A comprehensive analysis of sewage collected from 74 cities in 60 countries has revealed that Pakistan has high antimicrobial resistance (AMR) in healthy population.

It was for the first time that genetic material in raw sewage samples were assessed to check AMR levels. Titled ‘Global monitoring of antimicrobial resistance based on metagenomics analyses of urban sewage’, the research yielded the first comparable global data on AMR in healthy population.

Scientists categorised participating countries in two groups; North America, Western Europe, Australia and New Zealand, which generally have the lowest AMR levels whereas Asia, Africa and South America have the highest levels.
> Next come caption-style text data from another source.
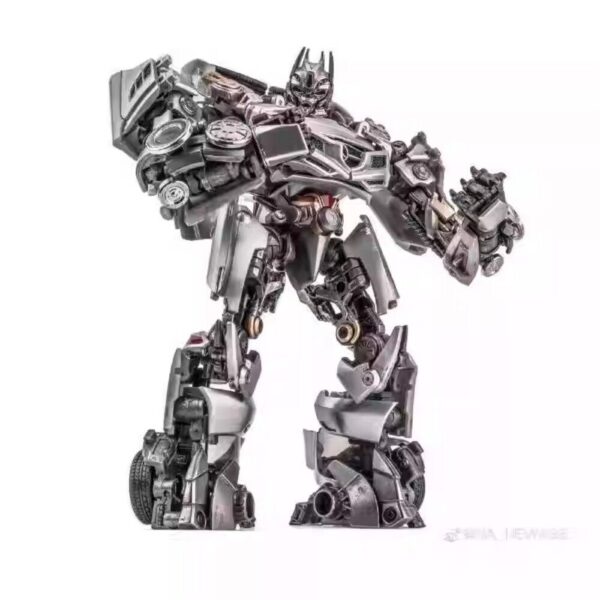 NewAge NA XM-01 Soundwave MISTA Film version Benz Transform Toys action figure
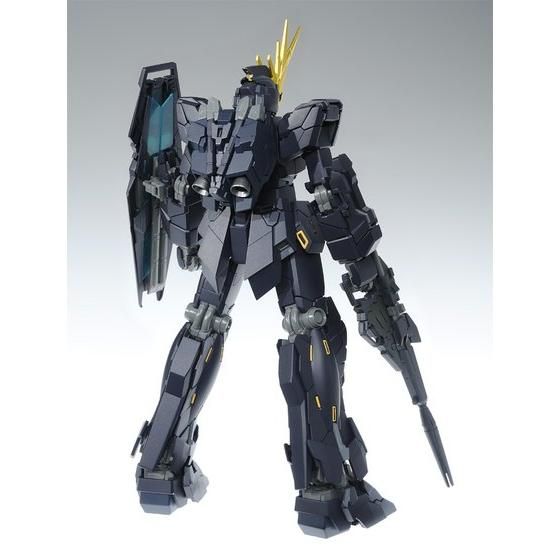 ＭＧ 1/100 小説版ユニコーンガンダム2号機バンシィVer.Ka 最終決戦 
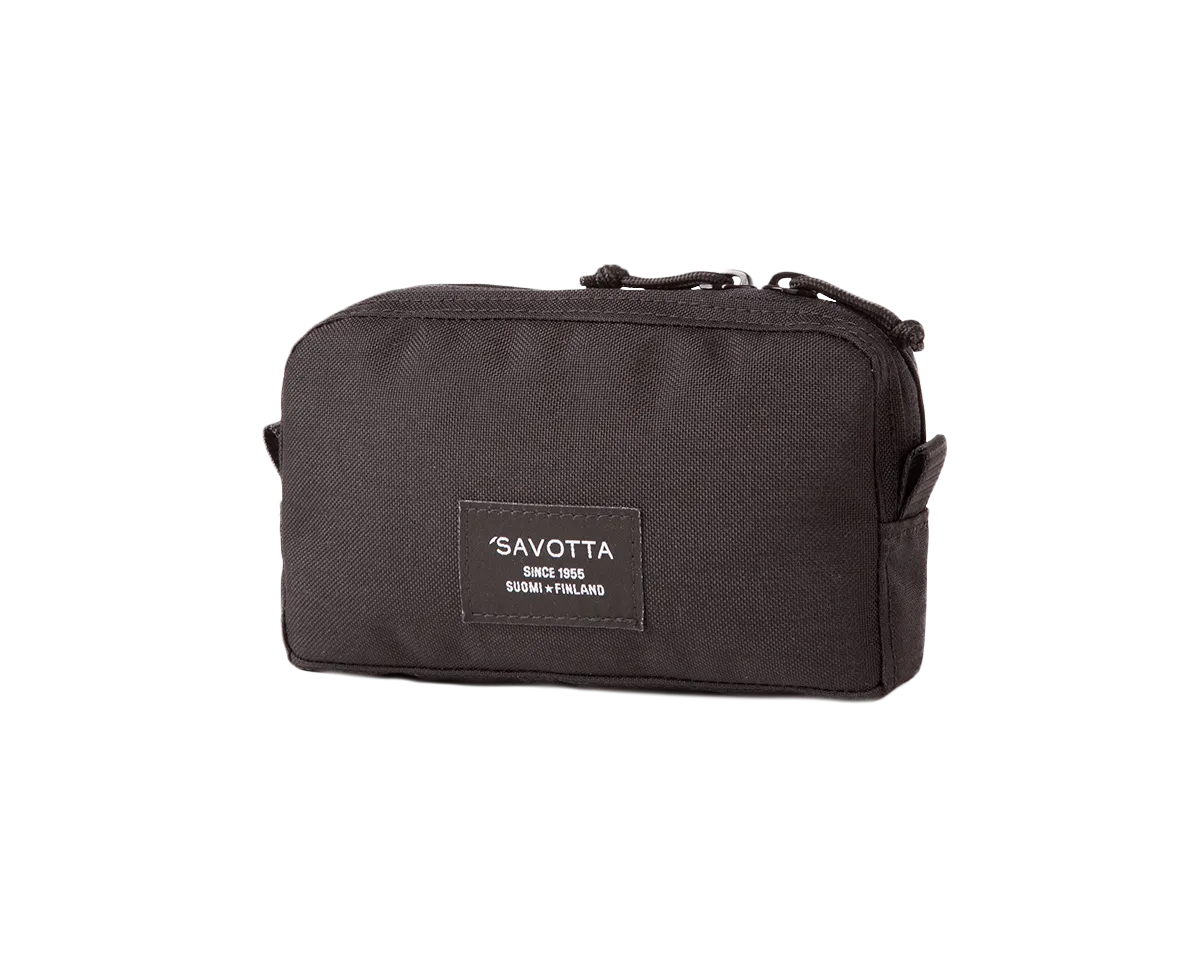 Horizontal pouch S — Green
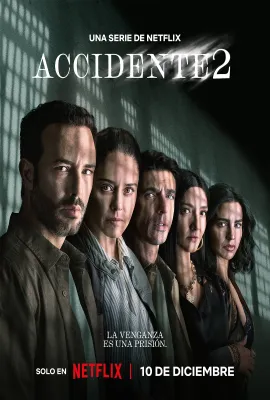 事故故事 第2季/Accidente Temporada 2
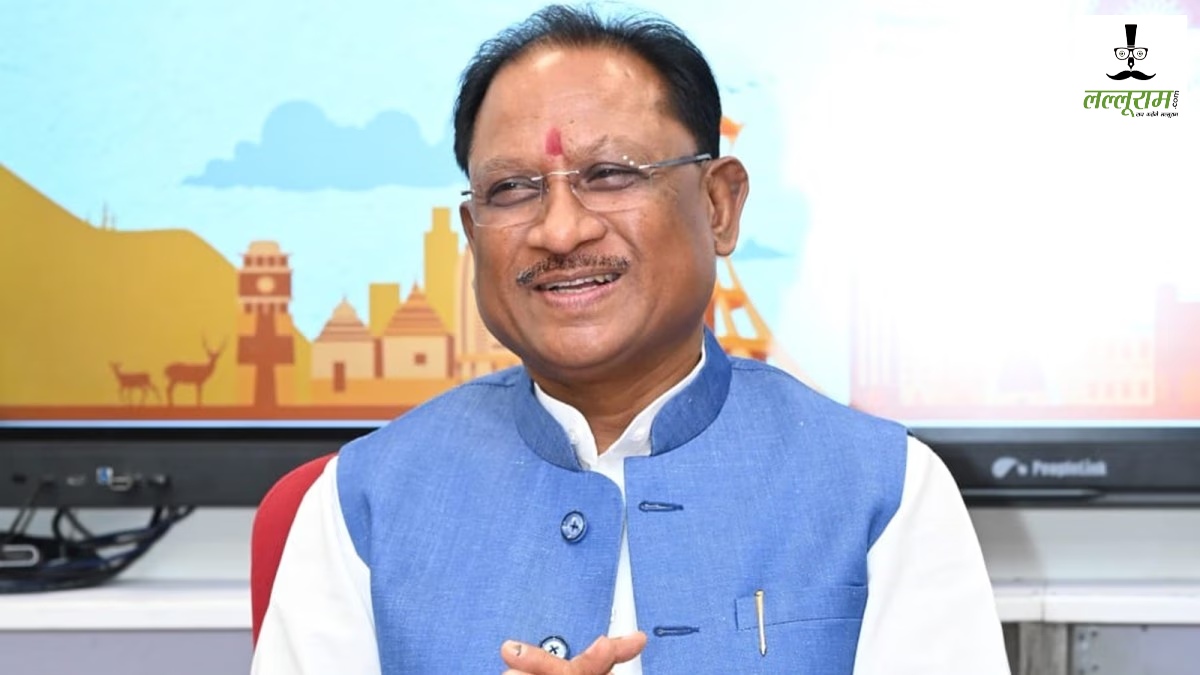 CM साय ने बोर्ड परीक्षा के लिए विद्यार्थियों का बढ़ाया आत्मविश्वास, कहा- ऑल द बेस्ट, प्यारे बच्चों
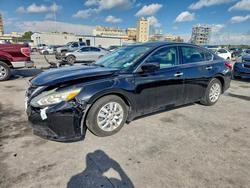 Nissan salvage cars for sale: 2017 Nissan Altima 2.5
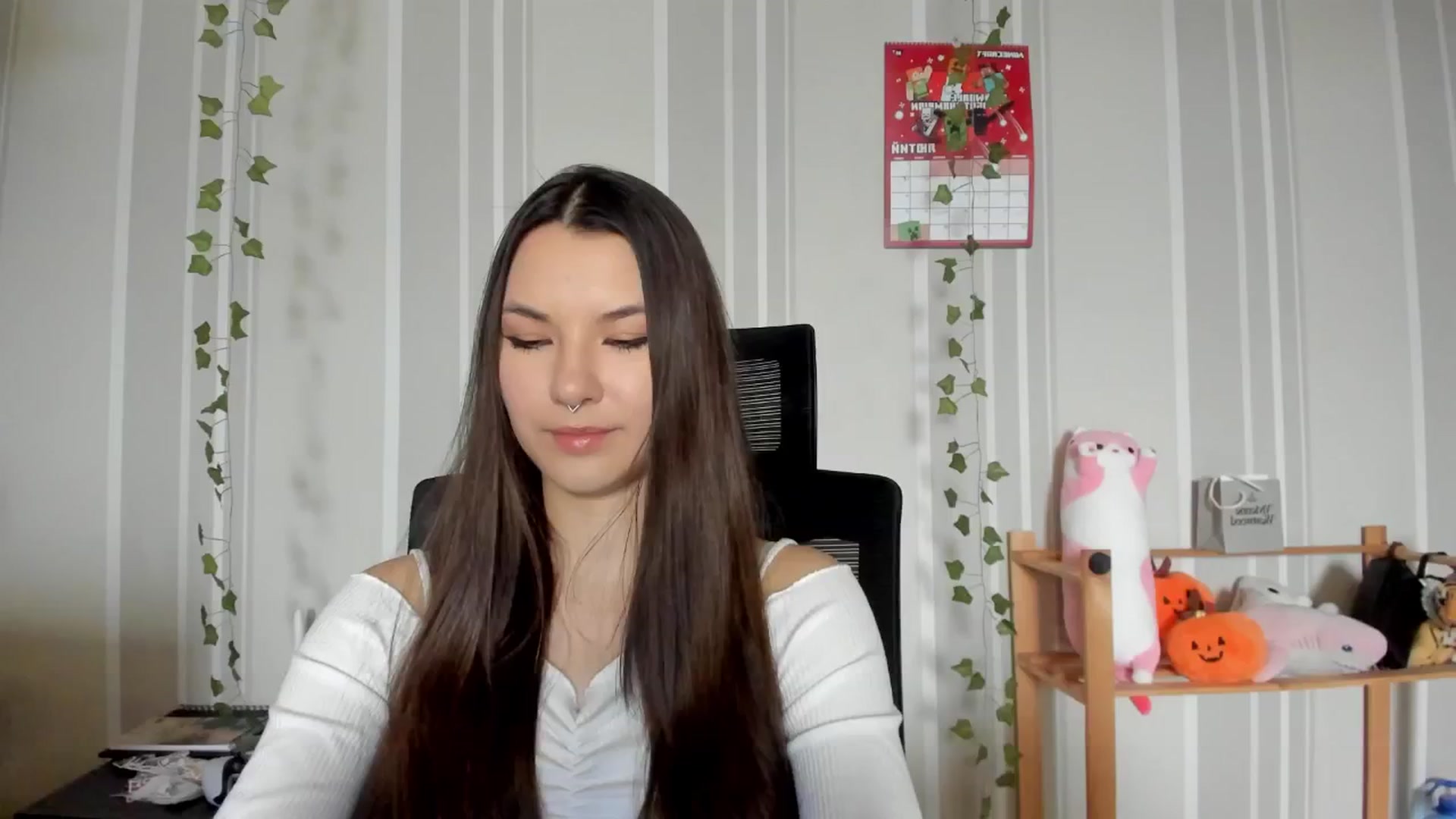 Gallery image thumbnail from AmnesiaGirl1's myfreecams stream on, 02/15/2025, 14:22 image 10 of 20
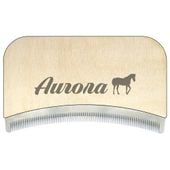 ECO Brush PRO szczotka trymer zgrzebło do wyczesywania sierści KONIA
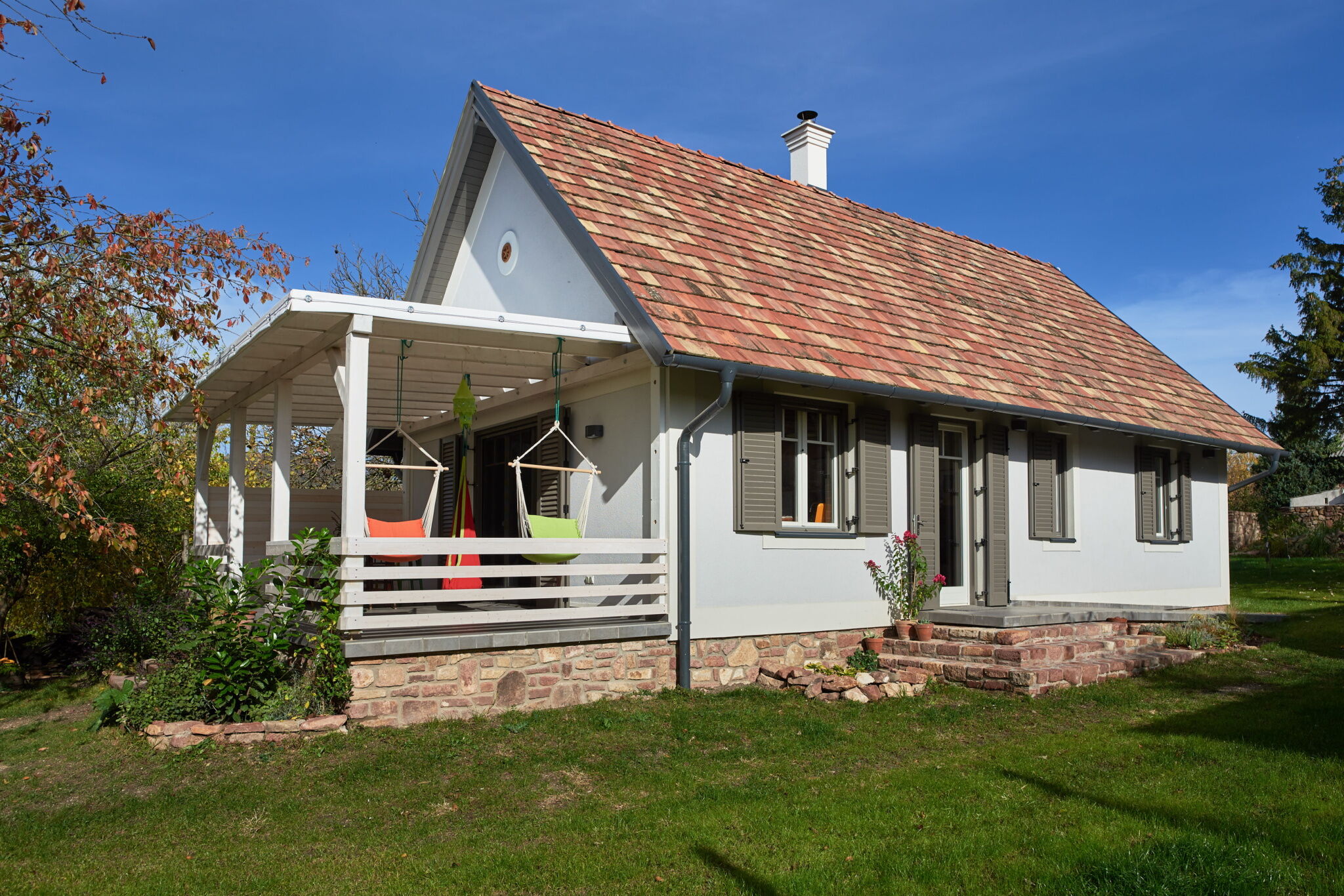 Madárka Ház – Káptalantóti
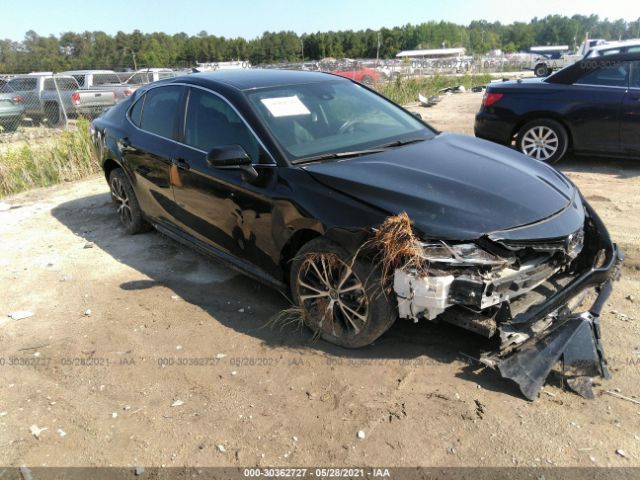 TOYOTA CAMRY 2019 4t1b11hk8ku745488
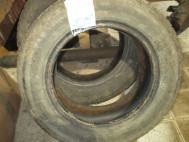 Шина зимняя R14 185/65 Uniroyal Tiger Paw Touring 86T, M S, 185/65/R14, - БУ износ 20%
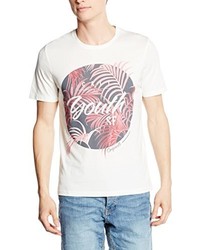 T-shirt blanc Jack & Jones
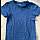 H&M T-Shirt Blau  Größe: 110-116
According to findings, the Netherlands, New Zealand and Sweden have the lowest levels of resistance, whereas Tanzania, Vietnam and Nigeria have the highest levels.

Other countries with highest estimated AMR levels include Pakistan, Afghanistan and Bangladesh in South Asia, and Kenya and Uganda in East Africa.

The research is led by the National Food Institute at the Technical University of Denmark and conducted by an international team of scientists including Drs Rumina Hasan and Sadia Shakoor from the department of pathology and laboratory medicine at the Aga Khan University (AKU).

The research paper is published in the Nature Commu­nications journal.